Q5How many times does renderedCallback() fire during a component's lifetime, and why might this cause unexpected bugs?
renderedCallback() fires after EVERY render — the initial render AND every subsequent re-render triggered by any reactive data change. This is different from connectedCallback() (fires once) and disconnectedCallback() (fires once). The bug risk: if you put code inside renderedCallback() that performs an action like focusing an input or initializing a third-party library, that action will repeat on every single re-render unless you add a guard condition (like a boolean flag checked before running the logic) to ensure it only happens once or only under specific circumstances.
"renderedCallback() fires on every render, not just the first one, so any one-time setup logic inside it needs a guard flag to prevent it from re-running unnecessarily on every subsequent re-render."
Q6You set up a setInterval() timer in connectedCallback() to poll for data every 5 seconds. What must you also do, and where, to avoid a memory leak?
You must clear the interval using clearInterval() inside disconnectedCallback(), passing the interval ID that was returned when setInterval() was originally called.

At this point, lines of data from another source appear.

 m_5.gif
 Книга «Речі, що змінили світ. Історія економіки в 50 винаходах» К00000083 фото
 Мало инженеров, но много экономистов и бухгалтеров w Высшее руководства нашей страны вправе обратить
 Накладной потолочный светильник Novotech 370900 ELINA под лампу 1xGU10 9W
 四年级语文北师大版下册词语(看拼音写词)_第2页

Without this cleanup, when the component is removed from the page (user navigates away, component is conditionally hidden, etc.), the timer keeps running in the background indefinitely, continuing to execute its callback function and consume memory/resources even though the component itself no longer exists on screen. This is one of the most common sources of memory leaks and unexpected behavior in production LWC applications.

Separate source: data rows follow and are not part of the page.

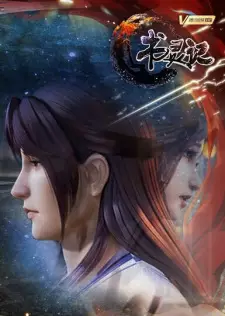 تصاویر انیمه Shu Ling Ji 3rd Season - تصویر 1
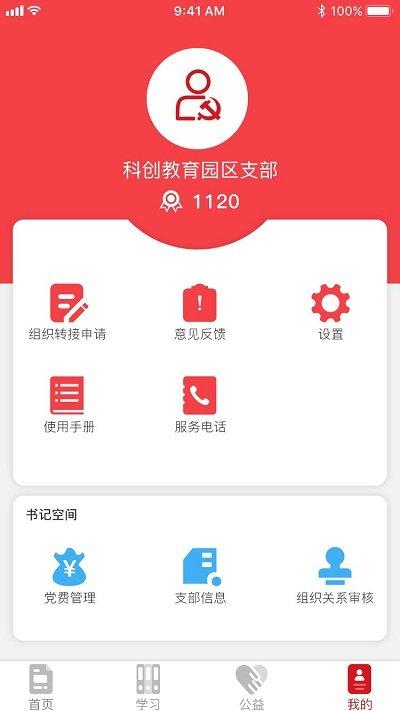 绵州先锋智慧党建云平台下载,绵州先锋,党建app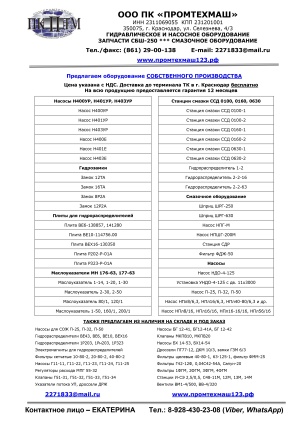 Насосы БГ 12-41, БГ 12-42, БГ 12-41А, БГ 12-41Б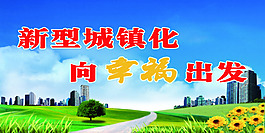 新農(nóng)村口號(hào)
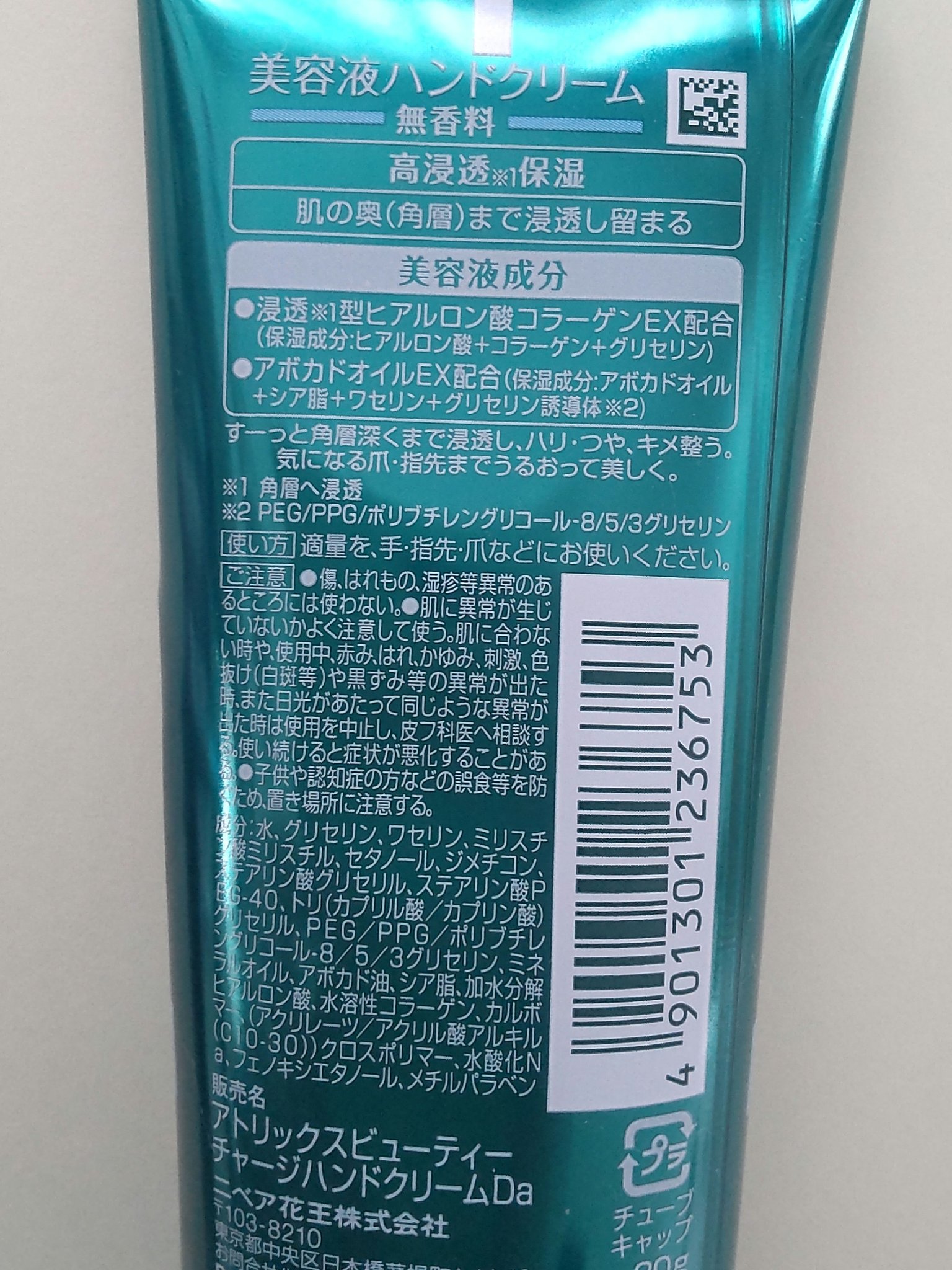 ビューティーチャージ 無香料/アトリックス/ハンドクリームを使ったクチコミ（2枚目）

"Any setInterval, setTimeout, event listener, or subscription created in connectedCallback() must be torn down in disconnectedCallback() — otherwise it keeps running after the component is removed, causing a memory leak."
📝 Module 2 Recap — Component Anatomy Mastered
✅ Every LWC has 3 core files (HTML, JS, meta.xml) sharing the same camelCase name
✅ The HTML template uses {expressions} to display values from the JS class — no inline computation allowed
✅ Every component class extends LightningElement, inheriting lifecycle hooks, this.template, and dispatchEvent()

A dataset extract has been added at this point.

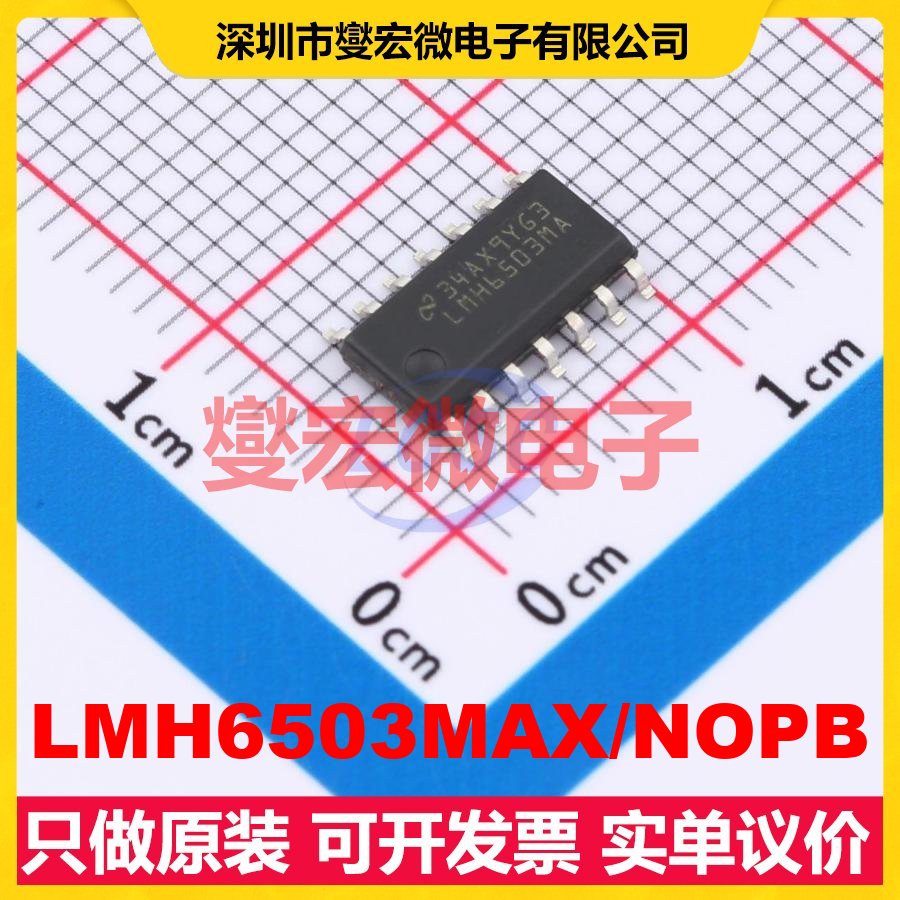 LMH6503MAX/NOPB SOIC-14 单路可编程可变增益放大器芯片IC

✅ meta.xml's isExposed and targets control where admins can place your component declaratively
✅ The lifecycle sequence is: constructor → connectedCallback → renderedCallback (repeating) → disconnectedCallback
✅ Fetch data depending on @api properties in connectedCallback(), NOT constructor()
✅ Use renderedCallback() (with guard flags) for DOM interaction, and ALWAYS clean up timers/listeners in disconnectedCallback()
🎯 Before Moving to Module 3...
Try this: create a simple component with all 4 lifecycle hooks, each logging a message with console.log. Deploy it to a record page, open the browser console, and watch the exact order they fire. Then navigate away from that page and confirm disconnectedCallback() fires. Seeing this sequence with your own eyes makes it permanent knowledge. Module 3 builds directly on the template skills from Concept 2 — diving into directives: lwc:if, for:each, and conditional rendering patterns.